In his teens, Lynch ended up at Food and Finance High School, New York City's only public culinary high school. After school, he'd bring what he'd learned back to his father's kitchen. "I would go to the restaurant, and I'd say: 'Dad, we need to add salad to the menu. We need to change this and change that, maybe add nutmeg,' and he was like: 'Why are you adding nutmeg to the collard greens? That's ridiculous,' " Lynch recalls, laughing.
After high school, he enrolled at Buffalo State College in Upstate New York. Unenthused by his classes, Lynch launched a blog and a YouTube channel, both titled "Son of a Southern Chef," which is how he'd come to see his place in the world of food. He began interviewing his father and watching him more closely as he cooked, writing down everything he did. He shared those recipes and stories online, and people wanted more. Lynch's Instagram following was expanding quickly, and a television network reached out to cast him for a Snapchat cooking series. A few months later, ABC Network approached Lynch to host a digital cooking show, "Tastemade Get Cookin'," giving him a platform to share his family's recipes.

• **What this exercise asks**:
A: Translate this sentence from the text about Lynch into Spanish: "After high school, he enrolled at Buffalo State College in Upstate New York."
B: Copy everything from "After high school, he" down to "his family's recipes." in the text about Lynch, swapping "YouTube" for "Vimeo".
C: In the text about Lynch, what title did his blog and YouTube channel share?

• **Extracted data**:
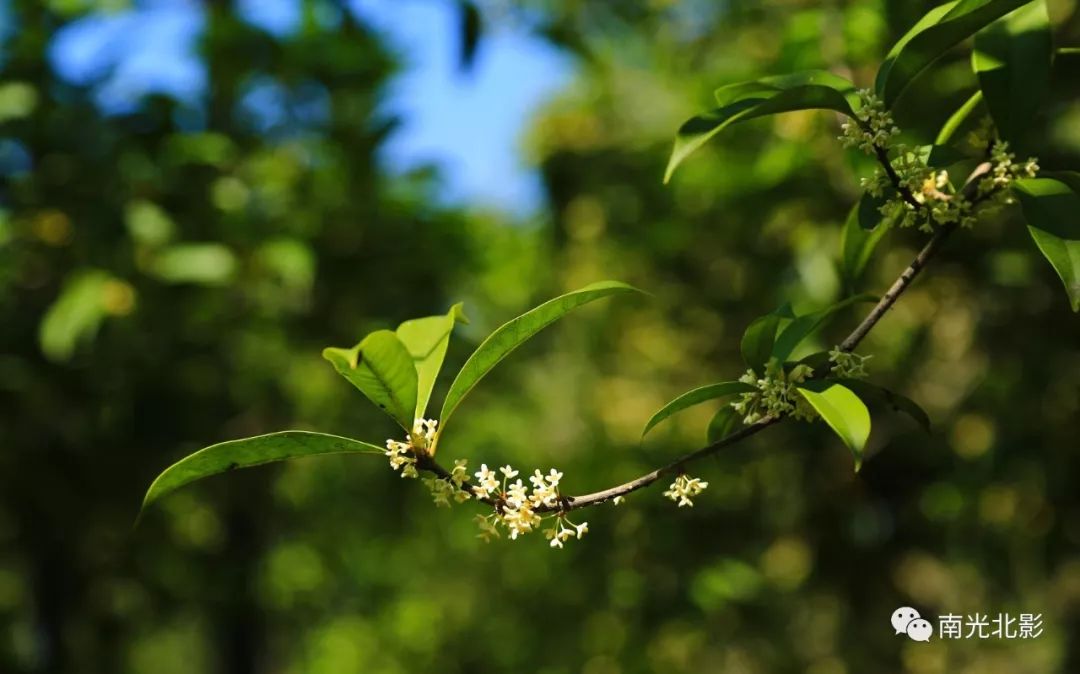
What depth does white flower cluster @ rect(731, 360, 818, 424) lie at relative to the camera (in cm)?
96

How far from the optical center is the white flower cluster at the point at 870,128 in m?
0.96

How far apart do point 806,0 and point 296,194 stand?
165 cm

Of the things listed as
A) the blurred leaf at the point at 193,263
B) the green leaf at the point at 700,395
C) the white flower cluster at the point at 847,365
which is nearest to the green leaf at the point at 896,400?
the white flower cluster at the point at 847,365

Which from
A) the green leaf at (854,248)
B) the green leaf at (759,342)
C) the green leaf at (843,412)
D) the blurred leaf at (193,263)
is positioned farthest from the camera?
the blurred leaf at (193,263)

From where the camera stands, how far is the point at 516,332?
37.0 inches

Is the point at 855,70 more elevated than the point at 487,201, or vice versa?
the point at 487,201

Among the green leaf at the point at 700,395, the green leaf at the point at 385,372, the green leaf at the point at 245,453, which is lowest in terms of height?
the green leaf at the point at 245,453

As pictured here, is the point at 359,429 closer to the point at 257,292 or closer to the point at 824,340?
the point at 257,292

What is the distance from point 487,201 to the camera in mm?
8031

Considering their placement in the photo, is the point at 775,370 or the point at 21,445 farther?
the point at 21,445

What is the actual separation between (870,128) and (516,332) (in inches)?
15.3

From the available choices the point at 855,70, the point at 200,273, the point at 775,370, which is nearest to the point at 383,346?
the point at 775,370

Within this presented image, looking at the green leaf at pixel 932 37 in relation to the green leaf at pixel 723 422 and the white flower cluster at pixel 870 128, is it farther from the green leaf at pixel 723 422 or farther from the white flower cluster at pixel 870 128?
the green leaf at pixel 723 422

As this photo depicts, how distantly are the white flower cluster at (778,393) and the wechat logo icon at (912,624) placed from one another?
0.93m
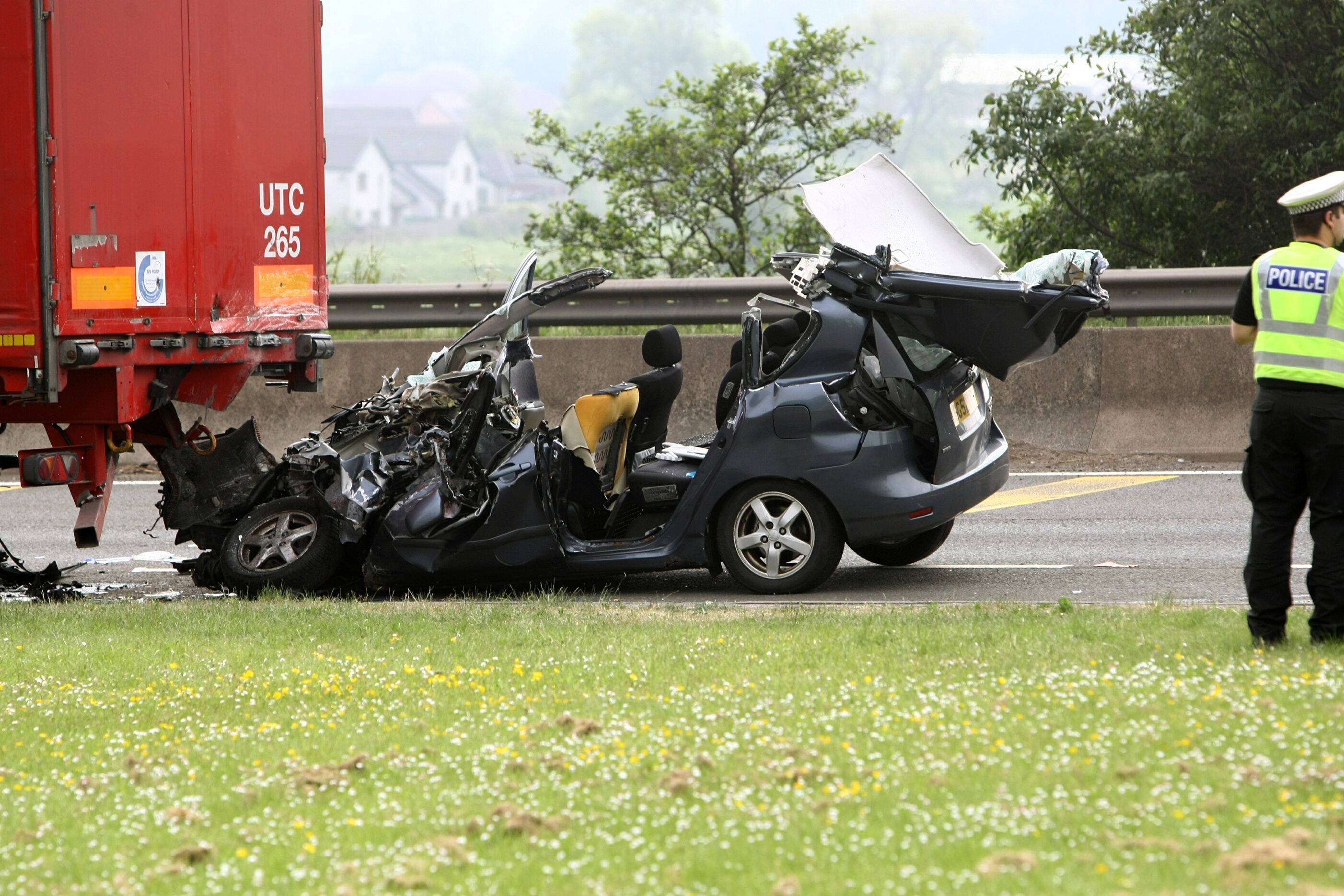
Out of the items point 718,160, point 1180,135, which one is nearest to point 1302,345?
point 1180,135

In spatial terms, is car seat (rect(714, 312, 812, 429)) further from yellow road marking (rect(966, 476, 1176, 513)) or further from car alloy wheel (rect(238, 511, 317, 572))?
yellow road marking (rect(966, 476, 1176, 513))

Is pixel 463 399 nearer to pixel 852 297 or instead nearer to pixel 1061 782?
pixel 852 297

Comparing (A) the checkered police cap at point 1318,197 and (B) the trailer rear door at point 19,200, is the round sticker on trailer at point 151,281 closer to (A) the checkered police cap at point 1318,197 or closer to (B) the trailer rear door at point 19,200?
(B) the trailer rear door at point 19,200

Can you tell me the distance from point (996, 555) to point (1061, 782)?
17.0ft

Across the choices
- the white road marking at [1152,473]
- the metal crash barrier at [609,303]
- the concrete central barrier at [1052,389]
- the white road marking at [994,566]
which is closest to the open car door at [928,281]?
→ the white road marking at [994,566]

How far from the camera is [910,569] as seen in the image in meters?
9.02

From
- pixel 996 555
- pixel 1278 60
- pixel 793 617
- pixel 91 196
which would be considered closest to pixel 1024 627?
pixel 793 617

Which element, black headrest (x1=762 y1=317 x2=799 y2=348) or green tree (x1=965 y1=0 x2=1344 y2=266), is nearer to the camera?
black headrest (x1=762 y1=317 x2=799 y2=348)

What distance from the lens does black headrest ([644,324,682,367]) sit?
8273mm

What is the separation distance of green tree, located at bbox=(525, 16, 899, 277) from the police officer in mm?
11747

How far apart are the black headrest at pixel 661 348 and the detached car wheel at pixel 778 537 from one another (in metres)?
0.78

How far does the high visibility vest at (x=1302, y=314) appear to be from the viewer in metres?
5.75

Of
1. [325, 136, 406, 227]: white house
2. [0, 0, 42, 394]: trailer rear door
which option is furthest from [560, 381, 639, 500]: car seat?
[325, 136, 406, 227]: white house

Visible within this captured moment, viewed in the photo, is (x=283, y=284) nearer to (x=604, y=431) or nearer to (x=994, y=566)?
(x=604, y=431)
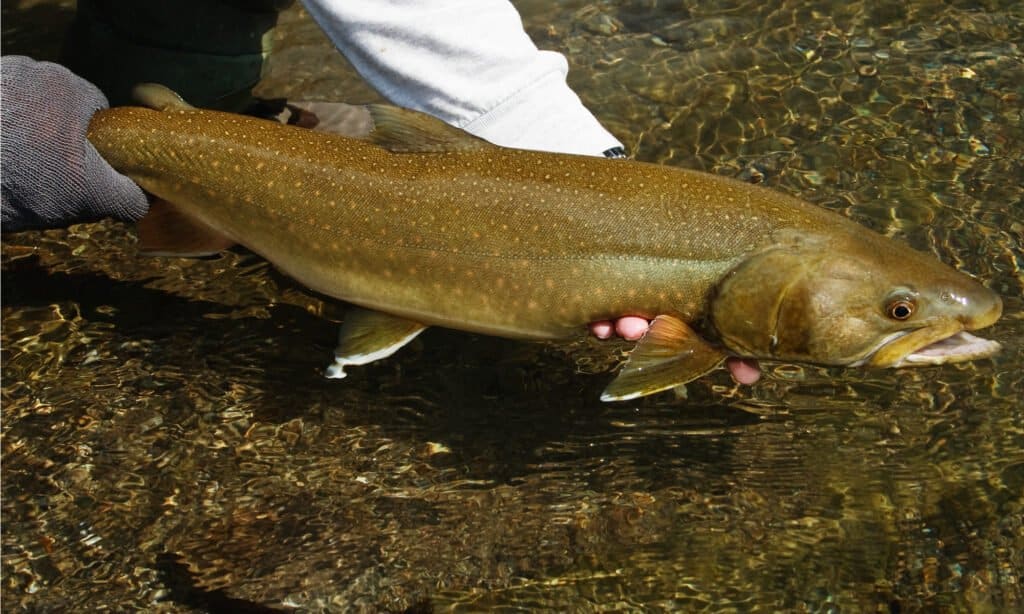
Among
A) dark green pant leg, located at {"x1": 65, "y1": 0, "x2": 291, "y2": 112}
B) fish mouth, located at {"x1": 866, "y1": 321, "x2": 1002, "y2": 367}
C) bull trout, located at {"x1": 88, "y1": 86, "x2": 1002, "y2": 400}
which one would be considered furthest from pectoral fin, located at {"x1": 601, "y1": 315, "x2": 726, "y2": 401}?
A: dark green pant leg, located at {"x1": 65, "y1": 0, "x2": 291, "y2": 112}

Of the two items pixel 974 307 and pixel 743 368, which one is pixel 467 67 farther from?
pixel 974 307

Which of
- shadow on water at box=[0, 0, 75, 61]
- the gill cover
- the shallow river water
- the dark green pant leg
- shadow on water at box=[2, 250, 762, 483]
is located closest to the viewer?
the gill cover

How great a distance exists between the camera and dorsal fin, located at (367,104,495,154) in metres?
Answer: 3.04

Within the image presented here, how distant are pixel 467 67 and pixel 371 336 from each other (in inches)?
36.6

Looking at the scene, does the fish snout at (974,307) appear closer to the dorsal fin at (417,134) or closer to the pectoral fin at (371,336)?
the dorsal fin at (417,134)

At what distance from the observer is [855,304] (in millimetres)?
2754

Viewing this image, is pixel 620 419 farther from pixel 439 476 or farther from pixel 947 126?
pixel 947 126

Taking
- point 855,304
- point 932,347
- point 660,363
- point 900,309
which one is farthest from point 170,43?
point 932,347

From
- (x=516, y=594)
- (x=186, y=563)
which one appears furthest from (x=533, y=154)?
(x=186, y=563)

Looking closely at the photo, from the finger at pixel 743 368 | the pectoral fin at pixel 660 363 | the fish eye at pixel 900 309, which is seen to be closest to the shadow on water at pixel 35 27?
the pectoral fin at pixel 660 363

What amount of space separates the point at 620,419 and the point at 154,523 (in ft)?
5.68

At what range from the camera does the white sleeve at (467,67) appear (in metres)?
3.10

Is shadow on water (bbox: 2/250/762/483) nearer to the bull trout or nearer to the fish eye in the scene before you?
the bull trout

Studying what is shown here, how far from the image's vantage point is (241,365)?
3.96 m
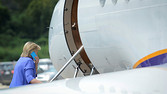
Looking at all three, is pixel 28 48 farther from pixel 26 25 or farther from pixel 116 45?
pixel 26 25

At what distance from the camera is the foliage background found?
56375 millimetres

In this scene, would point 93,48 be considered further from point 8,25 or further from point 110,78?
point 8,25

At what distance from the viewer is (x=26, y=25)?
6291cm

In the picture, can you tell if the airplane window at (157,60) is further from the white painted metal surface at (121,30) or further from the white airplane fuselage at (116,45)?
the white painted metal surface at (121,30)

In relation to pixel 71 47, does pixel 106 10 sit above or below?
above

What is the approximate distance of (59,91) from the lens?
364 centimetres

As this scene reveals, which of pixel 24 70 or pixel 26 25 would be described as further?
pixel 26 25

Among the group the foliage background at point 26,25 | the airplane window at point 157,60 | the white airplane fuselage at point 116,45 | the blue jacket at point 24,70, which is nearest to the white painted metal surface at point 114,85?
the white airplane fuselage at point 116,45

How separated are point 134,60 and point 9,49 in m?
50.9

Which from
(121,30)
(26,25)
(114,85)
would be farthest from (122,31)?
(26,25)

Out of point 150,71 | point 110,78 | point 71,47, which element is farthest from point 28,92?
point 71,47

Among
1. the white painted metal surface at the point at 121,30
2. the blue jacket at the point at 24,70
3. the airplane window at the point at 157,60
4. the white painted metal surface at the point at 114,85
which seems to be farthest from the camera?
the blue jacket at the point at 24,70

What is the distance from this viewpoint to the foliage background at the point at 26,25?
56.4m

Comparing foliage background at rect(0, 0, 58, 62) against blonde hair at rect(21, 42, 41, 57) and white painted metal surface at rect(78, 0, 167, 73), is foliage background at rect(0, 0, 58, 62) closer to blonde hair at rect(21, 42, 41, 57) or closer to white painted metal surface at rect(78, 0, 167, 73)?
white painted metal surface at rect(78, 0, 167, 73)
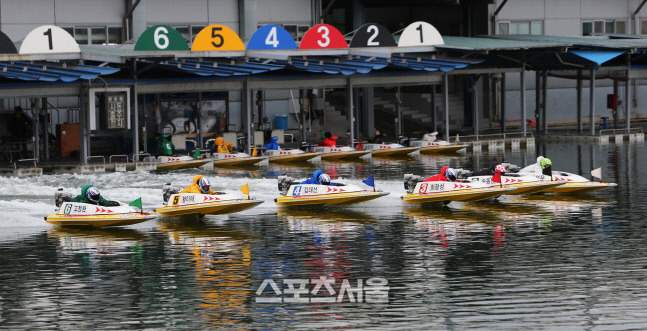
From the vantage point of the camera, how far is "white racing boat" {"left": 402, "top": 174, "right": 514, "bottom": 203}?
145ft

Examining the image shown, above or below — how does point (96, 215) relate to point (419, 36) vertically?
below

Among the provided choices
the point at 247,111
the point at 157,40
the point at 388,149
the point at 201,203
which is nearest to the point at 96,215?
the point at 201,203

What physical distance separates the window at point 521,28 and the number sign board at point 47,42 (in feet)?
140

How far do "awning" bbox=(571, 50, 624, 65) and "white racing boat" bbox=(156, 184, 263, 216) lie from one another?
35.0m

• **Responses per task**:
A: Después de la secundaria, se inscribió en Buffalo State College, en el norte del estado de Nueva York.

B:
After high school, he enrolled at Buffalo State College in Upstate New York. Unenthused by his classes, Lynch launched a blog and a Vimeo channel, both titled "Son of a Southern Chef," which is how he'd come to see his place in the world of food. He began interviewing his father and watching him more closely as he cooked, writing down everything he did. He shared those recipes and stories online, and people wanted more. Lynch's Instagram following was expanding quickly, and a television network reached out to cast him for a Snapchat cooking series. A few months later, ABC Network approached Lynch to host a digital cooking show, "Tastemade Get Cookin'," giving him a platform to share his family's recipes.

C: "Son of a Southern Chef"